▸ Data for review:
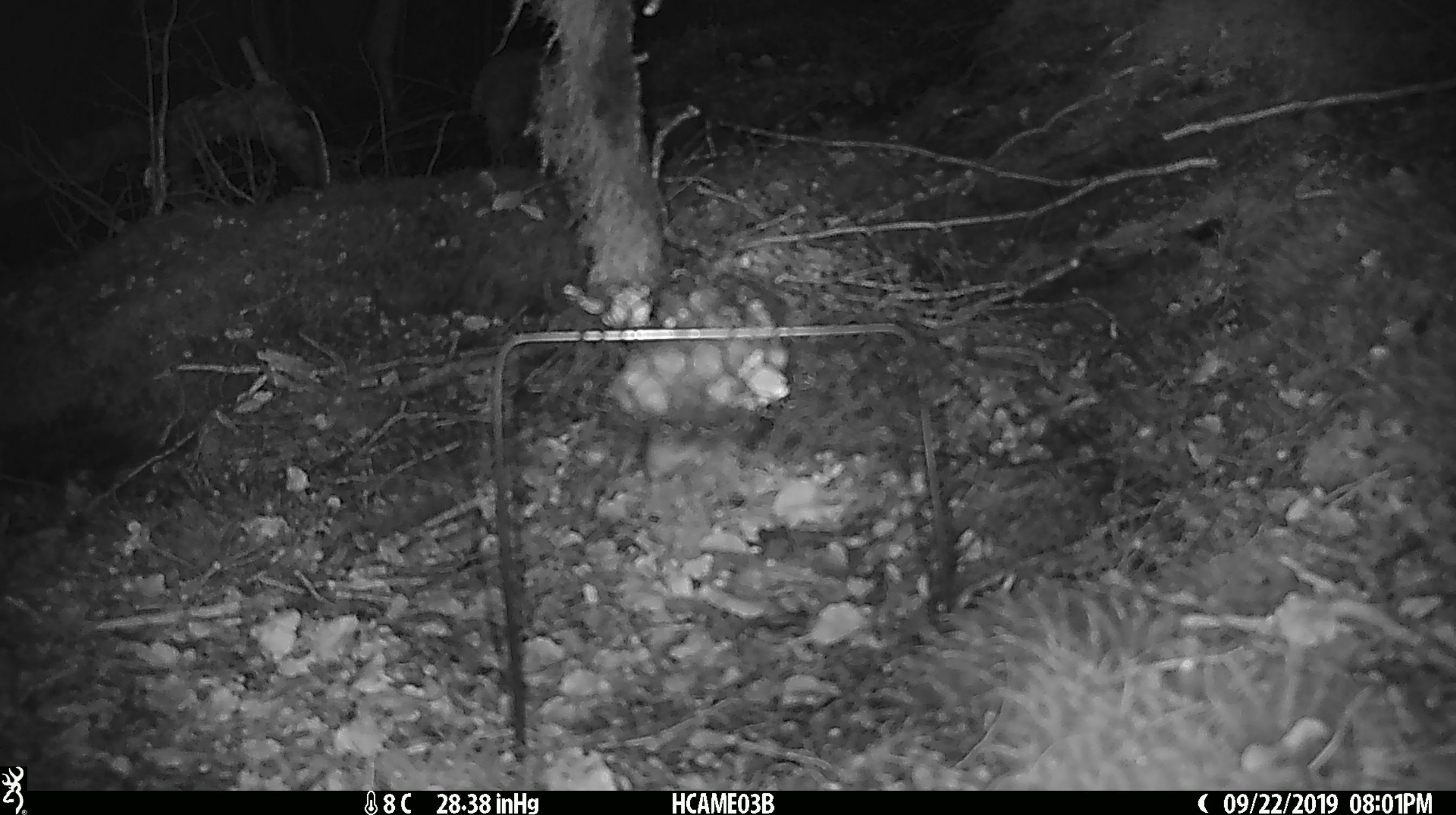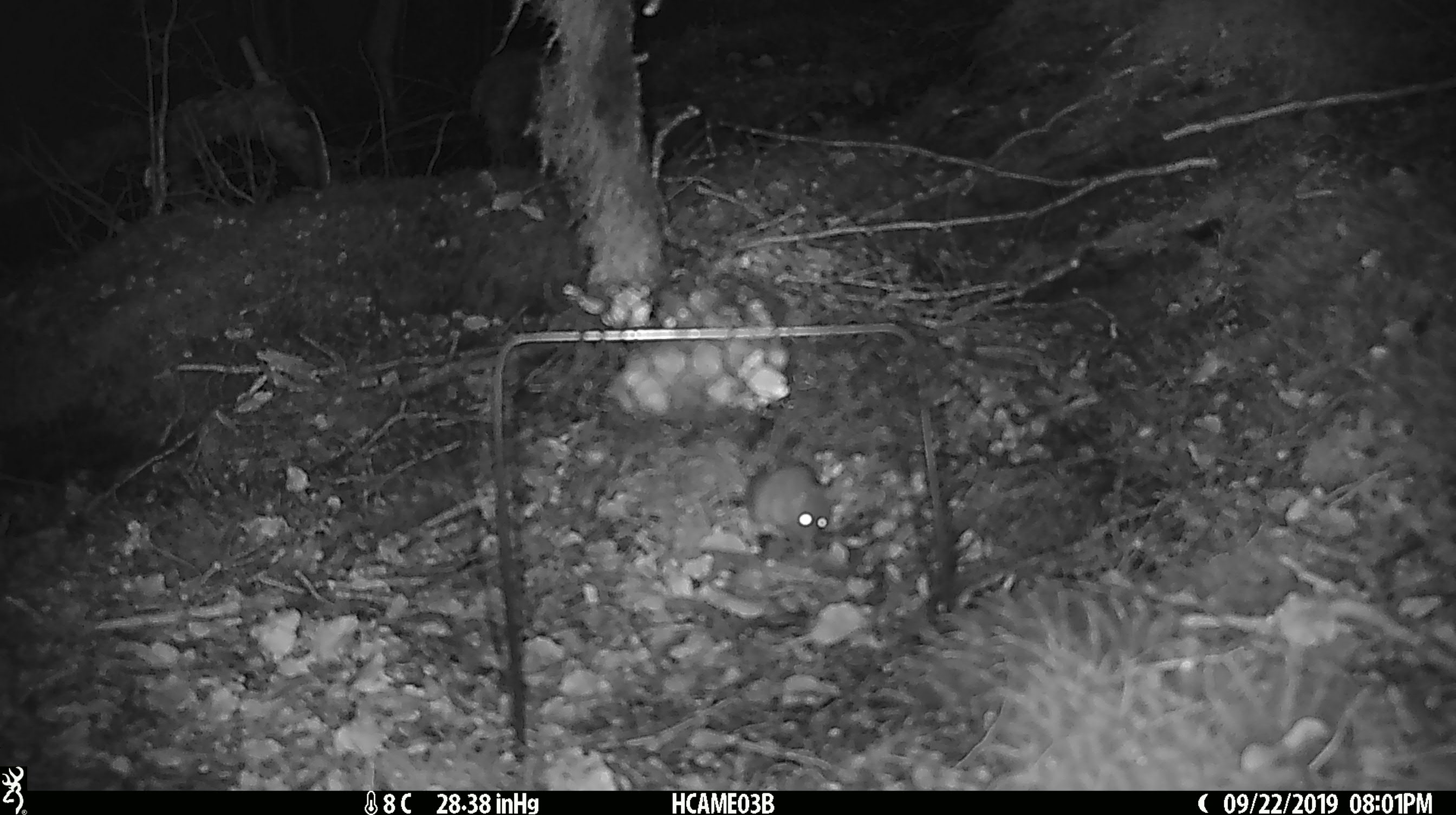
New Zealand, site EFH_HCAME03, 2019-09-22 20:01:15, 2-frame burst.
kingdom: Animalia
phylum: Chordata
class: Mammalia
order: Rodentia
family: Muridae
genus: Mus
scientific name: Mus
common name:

▸ Exercise goal:
Return the material in full and unaltered, minus its pictures.

▸ Task answer:
New Zealand, site EFH_HCAME03, 2019-09-22 20:01:15, 2-frame burst.
kingdom: Animalia
phylum: Chordata
class: Mammalia
order: Rodentia
family: Muridae
genus: Mus
scientific name: Mus
common name:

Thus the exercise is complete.